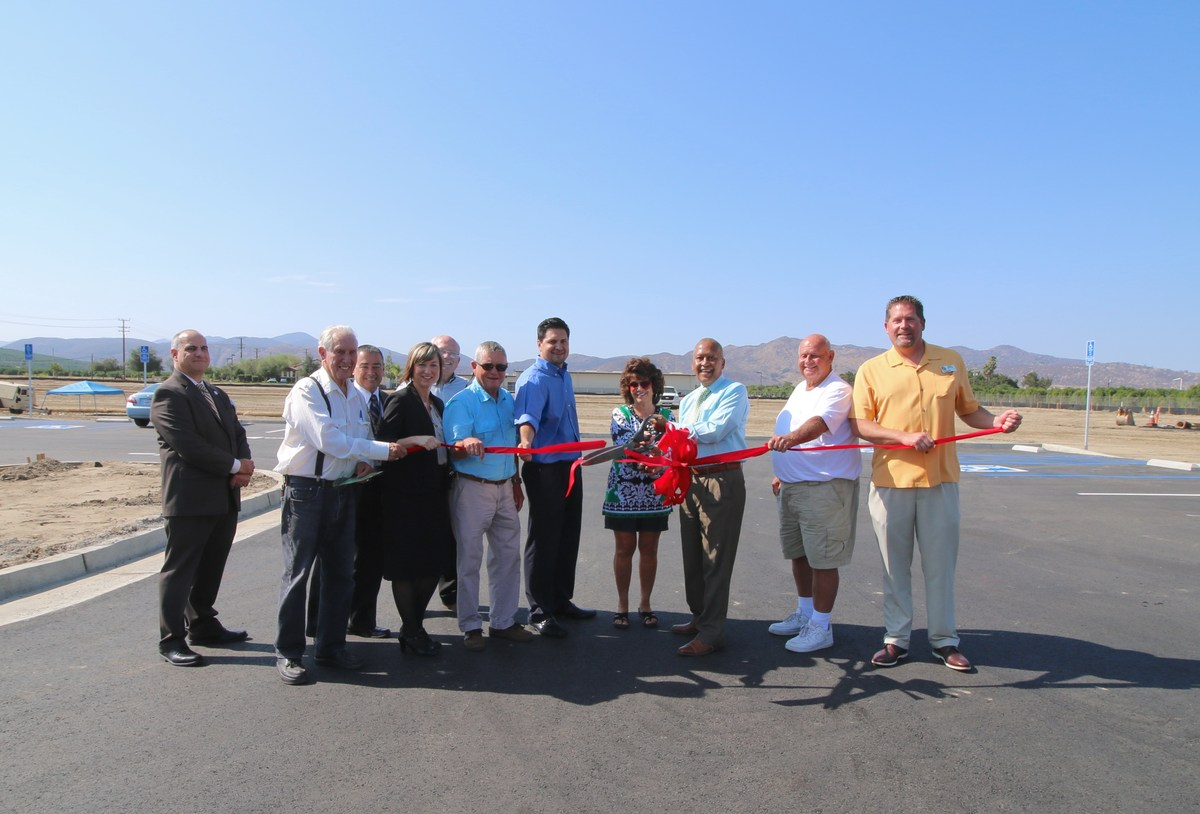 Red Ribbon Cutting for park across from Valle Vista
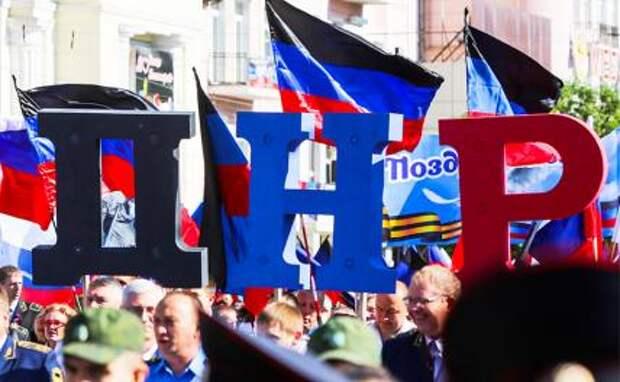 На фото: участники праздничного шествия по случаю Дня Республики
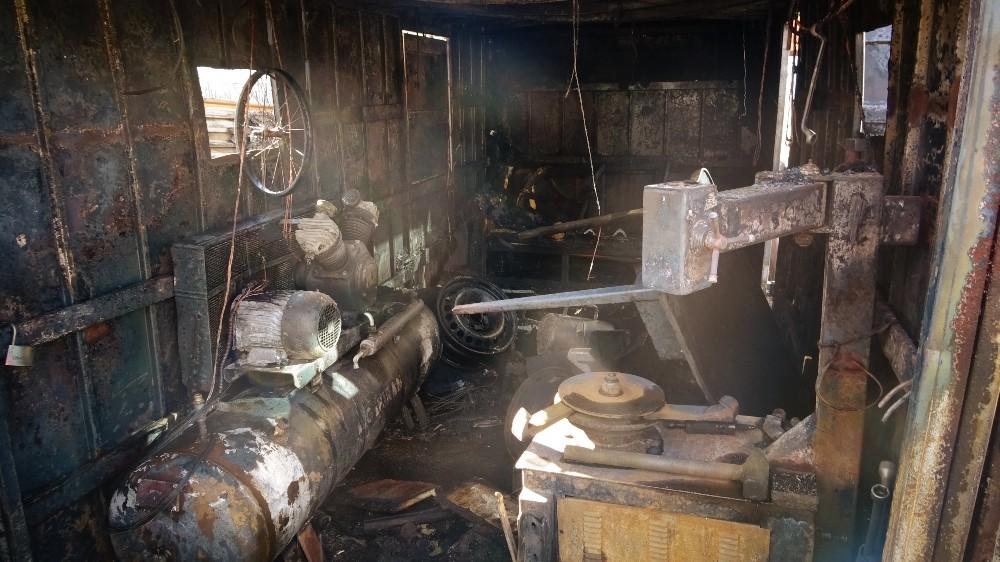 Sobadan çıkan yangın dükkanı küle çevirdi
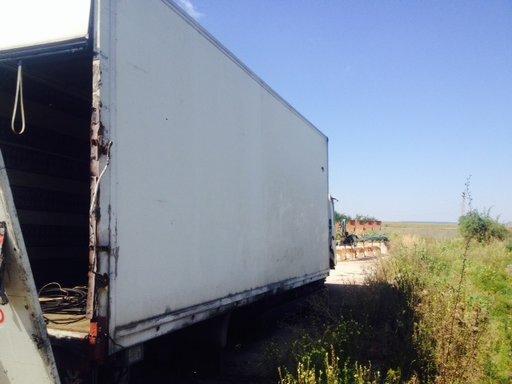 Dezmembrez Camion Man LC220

[What the task asks]
Begin at the line that contains "На фото: участники" and transcribe every line through the end of the listing, exactly as written. Omit the pictures.

[Task output]
 На фото: участники праздничного шествия по случаю Дня Республики
 Sobadan çıkan yangın dükkanı küle çevirdi
 Dezmembrez Camion Man LC220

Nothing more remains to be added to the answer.